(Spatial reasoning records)
········

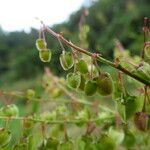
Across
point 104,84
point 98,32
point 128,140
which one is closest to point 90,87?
point 104,84

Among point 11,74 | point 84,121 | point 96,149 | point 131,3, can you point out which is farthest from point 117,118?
point 11,74

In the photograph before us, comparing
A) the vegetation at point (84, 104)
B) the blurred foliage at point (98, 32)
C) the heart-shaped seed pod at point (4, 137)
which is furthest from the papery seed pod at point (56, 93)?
the blurred foliage at point (98, 32)

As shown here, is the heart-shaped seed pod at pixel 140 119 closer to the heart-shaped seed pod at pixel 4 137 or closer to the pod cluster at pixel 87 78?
the pod cluster at pixel 87 78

········

[Work to be completed] Transcribe every row above word for word, leaving out the pictures.

[Output]
Across
point 104,84
point 98,32
point 128,140
which one is closest to point 90,87?
point 104,84

Among point 11,74 | point 84,121 | point 96,149 | point 131,3, can you point out which is farthest from point 117,118?
point 11,74

In the photograph before us, comparing
A) the vegetation at point (84, 104)
B) the blurred foliage at point (98, 32)
C) the heart-shaped seed pod at point (4, 137)
which is furthest from the papery seed pod at point (56, 93)?
the blurred foliage at point (98, 32)

As shown here, is the heart-shaped seed pod at pixel 140 119 closer to the heart-shaped seed pod at pixel 4 137 or closer to the pod cluster at pixel 87 78?
the pod cluster at pixel 87 78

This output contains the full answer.